[COMPITO DA SVOLGERE] Quali righe dei dati contengono la stringa "label"? Individuale e copiale tutte, distinguendo tra maiuscole e minuscole.

[DATI DELL'ESERCIZIO]
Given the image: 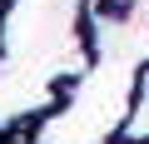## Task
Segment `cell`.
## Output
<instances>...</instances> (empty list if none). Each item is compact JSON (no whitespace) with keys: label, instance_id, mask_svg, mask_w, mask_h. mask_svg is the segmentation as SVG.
Returning a JSON list of instances; mask_svg holds the SVG:
<instances>
[{"label":"cell","instance_id":"6da1fadb","mask_svg":"<svg viewBox=\"0 0 149 144\" xmlns=\"http://www.w3.org/2000/svg\"><path fill=\"white\" fill-rule=\"evenodd\" d=\"M124 139H129V144H144V139H149V70L139 75V90H134V114H129V124H124Z\"/></svg>","mask_w":149,"mask_h":144}]
</instances>
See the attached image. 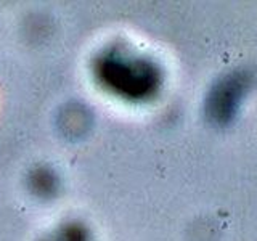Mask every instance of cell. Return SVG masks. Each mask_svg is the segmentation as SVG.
Masks as SVG:
<instances>
[{
	"label": "cell",
	"instance_id": "6da1fadb",
	"mask_svg": "<svg viewBox=\"0 0 257 241\" xmlns=\"http://www.w3.org/2000/svg\"><path fill=\"white\" fill-rule=\"evenodd\" d=\"M96 71L103 85L125 98H147L161 84V72L150 60L120 50L101 56Z\"/></svg>",
	"mask_w": 257,
	"mask_h": 241
},
{
	"label": "cell",
	"instance_id": "7a4b0ae2",
	"mask_svg": "<svg viewBox=\"0 0 257 241\" xmlns=\"http://www.w3.org/2000/svg\"><path fill=\"white\" fill-rule=\"evenodd\" d=\"M249 87V77L246 72H233V74L225 76L219 84H217L211 95L207 98V112L214 123L227 124L233 119L235 112L243 96L246 88Z\"/></svg>",
	"mask_w": 257,
	"mask_h": 241
}]
</instances>
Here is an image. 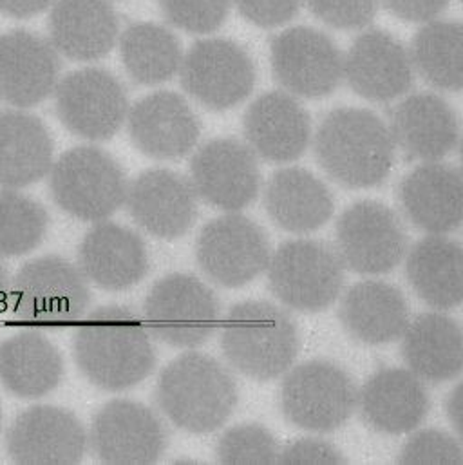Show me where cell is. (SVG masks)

[LA SOLUZIONE]
<instances>...</instances> (empty list if none). Each item is compact JSON (no whitespace) with keys: label, instance_id, mask_svg, mask_w, mask_h. mask_svg is the segmentation as SVG.
[{"label":"cell","instance_id":"6da1fadb","mask_svg":"<svg viewBox=\"0 0 149 144\" xmlns=\"http://www.w3.org/2000/svg\"><path fill=\"white\" fill-rule=\"evenodd\" d=\"M124 139H129V144H144V139H149V70L139 75V90H134V114H129V124H124Z\"/></svg>","mask_w":149,"mask_h":144}]
	"label": "cell",
	"label": "cell",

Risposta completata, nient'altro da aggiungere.